We are constantly bombarded with news about student debt and the rising cost of a college education, leading many people to ask, "Is college really worth it?"
Some people argue that by going directly into the workforce, they'll be further ahead on their career path than their classmates who pursued higher education. They point out that after five years they'll have a regular salary and be ready for a promotion, while college graduates will be entering a soft job market, will be unemployed and heavily in debt.
But not going to college is a short-term plan without a long-term payoff. In the 1970s, a person with a bachelor's degree earned 25% more than a person without one. Today's college graduate earns 60% more. People without a college degree earn 31% less in inflation-adjusted dollars than they did just 20 years ago.
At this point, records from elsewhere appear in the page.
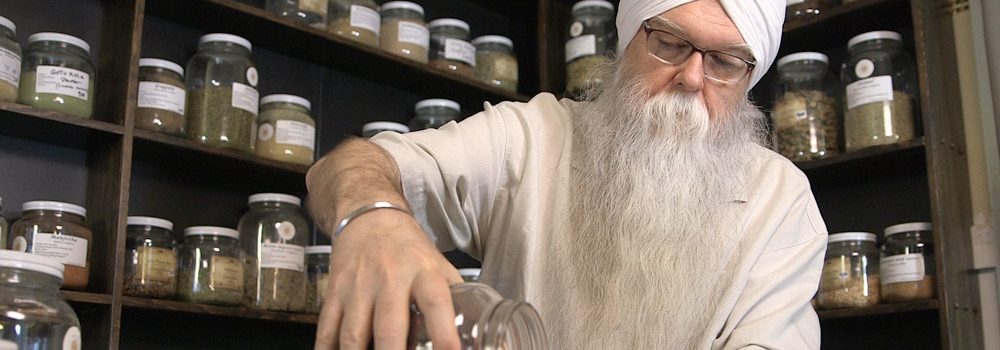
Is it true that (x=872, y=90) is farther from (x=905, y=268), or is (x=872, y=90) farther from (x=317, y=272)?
(x=317, y=272)

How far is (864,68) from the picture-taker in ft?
6.41

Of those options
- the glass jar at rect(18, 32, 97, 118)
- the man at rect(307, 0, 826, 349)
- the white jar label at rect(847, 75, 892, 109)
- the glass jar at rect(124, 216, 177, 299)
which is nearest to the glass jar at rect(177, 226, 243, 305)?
the glass jar at rect(124, 216, 177, 299)

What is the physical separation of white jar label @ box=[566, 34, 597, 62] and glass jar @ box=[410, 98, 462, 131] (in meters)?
0.30

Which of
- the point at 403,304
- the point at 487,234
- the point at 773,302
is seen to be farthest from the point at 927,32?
the point at 403,304

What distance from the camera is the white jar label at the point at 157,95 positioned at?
178 centimetres

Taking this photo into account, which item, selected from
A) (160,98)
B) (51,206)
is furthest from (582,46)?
(51,206)

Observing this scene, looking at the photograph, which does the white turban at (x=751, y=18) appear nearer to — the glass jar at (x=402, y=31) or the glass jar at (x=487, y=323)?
the glass jar at (x=487, y=323)

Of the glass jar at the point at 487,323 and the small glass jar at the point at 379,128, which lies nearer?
the glass jar at the point at 487,323

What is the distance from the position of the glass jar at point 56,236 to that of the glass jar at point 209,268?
0.59 ft

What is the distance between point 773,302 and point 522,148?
33 centimetres

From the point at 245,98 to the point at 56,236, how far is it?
419 millimetres

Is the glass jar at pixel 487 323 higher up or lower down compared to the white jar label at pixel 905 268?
lower down

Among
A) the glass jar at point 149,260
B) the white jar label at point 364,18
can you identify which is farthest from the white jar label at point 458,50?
the glass jar at point 149,260

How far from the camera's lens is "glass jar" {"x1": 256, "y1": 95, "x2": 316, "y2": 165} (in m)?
1.95
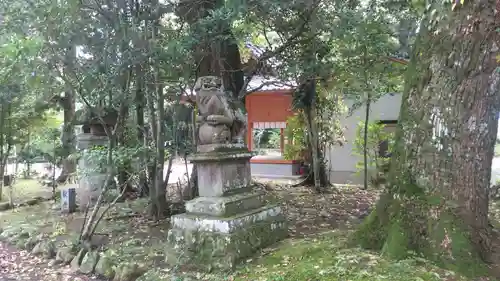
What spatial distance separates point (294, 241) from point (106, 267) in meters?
2.42

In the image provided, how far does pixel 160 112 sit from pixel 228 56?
1736mm

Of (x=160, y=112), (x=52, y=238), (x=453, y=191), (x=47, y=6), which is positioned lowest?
(x=52, y=238)

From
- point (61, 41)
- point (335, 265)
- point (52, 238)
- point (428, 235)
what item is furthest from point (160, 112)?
point (428, 235)

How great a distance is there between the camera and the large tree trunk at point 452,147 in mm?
3361

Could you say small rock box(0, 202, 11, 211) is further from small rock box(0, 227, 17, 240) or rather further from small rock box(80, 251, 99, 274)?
small rock box(80, 251, 99, 274)

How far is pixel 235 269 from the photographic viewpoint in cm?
441

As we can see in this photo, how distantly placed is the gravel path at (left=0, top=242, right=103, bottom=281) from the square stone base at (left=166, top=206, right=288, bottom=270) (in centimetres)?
112

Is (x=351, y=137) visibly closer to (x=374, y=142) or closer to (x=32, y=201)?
(x=374, y=142)

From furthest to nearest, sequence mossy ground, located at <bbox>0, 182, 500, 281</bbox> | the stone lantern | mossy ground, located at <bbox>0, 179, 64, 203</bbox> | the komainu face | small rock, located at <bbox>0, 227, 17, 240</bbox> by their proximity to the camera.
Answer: mossy ground, located at <bbox>0, 179, 64, 203</bbox> < the stone lantern < small rock, located at <bbox>0, 227, 17, 240</bbox> < the komainu face < mossy ground, located at <bbox>0, 182, 500, 281</bbox>

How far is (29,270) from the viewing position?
5.30 meters

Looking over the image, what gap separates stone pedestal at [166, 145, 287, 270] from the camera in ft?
15.1

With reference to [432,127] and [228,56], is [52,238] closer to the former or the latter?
[228,56]

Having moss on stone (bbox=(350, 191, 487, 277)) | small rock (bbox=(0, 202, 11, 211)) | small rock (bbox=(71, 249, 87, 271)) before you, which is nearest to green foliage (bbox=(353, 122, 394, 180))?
moss on stone (bbox=(350, 191, 487, 277))

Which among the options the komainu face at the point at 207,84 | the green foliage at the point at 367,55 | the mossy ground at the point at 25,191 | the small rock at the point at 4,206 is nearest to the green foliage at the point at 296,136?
the green foliage at the point at 367,55
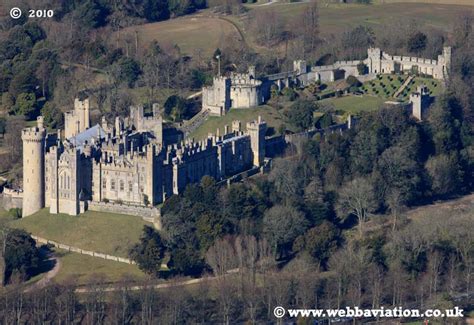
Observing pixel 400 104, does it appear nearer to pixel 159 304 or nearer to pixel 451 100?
pixel 451 100

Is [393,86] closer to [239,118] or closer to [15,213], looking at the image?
[239,118]

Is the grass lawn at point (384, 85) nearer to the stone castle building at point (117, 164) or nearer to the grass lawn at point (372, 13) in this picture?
the grass lawn at point (372, 13)

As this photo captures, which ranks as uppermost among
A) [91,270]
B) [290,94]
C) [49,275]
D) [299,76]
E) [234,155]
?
[299,76]

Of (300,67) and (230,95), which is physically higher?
(300,67)

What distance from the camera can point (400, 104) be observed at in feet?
346

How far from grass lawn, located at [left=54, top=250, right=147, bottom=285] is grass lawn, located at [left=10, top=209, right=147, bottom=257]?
88 centimetres

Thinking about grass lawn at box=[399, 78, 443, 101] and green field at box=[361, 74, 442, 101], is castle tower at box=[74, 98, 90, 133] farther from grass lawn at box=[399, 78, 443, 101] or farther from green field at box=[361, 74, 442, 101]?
grass lawn at box=[399, 78, 443, 101]

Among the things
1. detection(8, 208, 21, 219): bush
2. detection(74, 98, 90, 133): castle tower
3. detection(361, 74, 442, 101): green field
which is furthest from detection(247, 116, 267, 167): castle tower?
detection(361, 74, 442, 101): green field

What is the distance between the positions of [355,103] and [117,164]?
22.2 meters

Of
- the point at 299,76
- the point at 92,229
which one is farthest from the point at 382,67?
the point at 92,229

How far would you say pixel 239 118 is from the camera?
103500 mm

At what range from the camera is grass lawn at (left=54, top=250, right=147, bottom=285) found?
8481 cm

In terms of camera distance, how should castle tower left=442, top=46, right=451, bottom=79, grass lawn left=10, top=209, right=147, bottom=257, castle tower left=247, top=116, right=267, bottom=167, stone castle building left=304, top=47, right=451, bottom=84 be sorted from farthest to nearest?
stone castle building left=304, top=47, right=451, bottom=84, castle tower left=442, top=46, right=451, bottom=79, castle tower left=247, top=116, right=267, bottom=167, grass lawn left=10, top=209, right=147, bottom=257

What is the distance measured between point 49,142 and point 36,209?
3.55 m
Why? Because good-paying, low skilled jobs have been disappearing since the 1950s and will continue to do so. The first wave of dislocated workers worked in factories. As factories became automated, jobs were lost. The next wave of jobs to go were "knowledge based": data entry, programming, tech support and customer service positions that relocated to countries where the cost of labor is cheaper. In the future, we will see the retail job market decline as internet shopping continues to grow. People with little or no education have fewer and fewer jobs where they will earn enough to support their families.
Not only does a college education earn you a higher rate of pay, it also affords you some measure of protection when the job market contracts. People without a college degree have twice the unemployment rate of those with a college degree. However, all of this good news doesn't mean that college comes without its own set of issues.
When students create their education plan there are some non-academic things they need to consider. One of them is the overall cost of their education and how much debt they should take on to pay for it. Students need to closely examine the cost of the colleges they want to attend.
Getting estimates on college costs and debt-load projections is a must. A big benefit to getting accurate college-cost estimates prior to applying is that it prevents the heartbreak of getting accepted, then not being able to afford that school. Students need to look at how much debt they can expect to incur over the course of obtaining their degree, while parents need to examine what they will be expected to pay at the every college their child is considering.
Once students obtain this information, they need to look at what their potential earnings will be upon graduation. They can then select colleges and assume debt with a clear understanding of what they are getting into. For example: civil engineer vs. architect. The current job projections for architects are bleak, so the engineer has a better chance of obtaining a position. Similarly, if you look at an engineer vs. a teacher, the engineer has both a higher starting and career salary. Students must consider these things as they take on college debt. Students and parents need to become better consumers when it comes to education.
For most Americans, taking on some debt is a part of going to college, but remember: total student loan debt should not exceed your expected first year's salary.
Getting into college is not the end game; what happens after graduation matters. As long as students select colleges and majors with long-term goals in mind, they'll end up with a college education they can afford while enjoying the many benefits a college education affords them.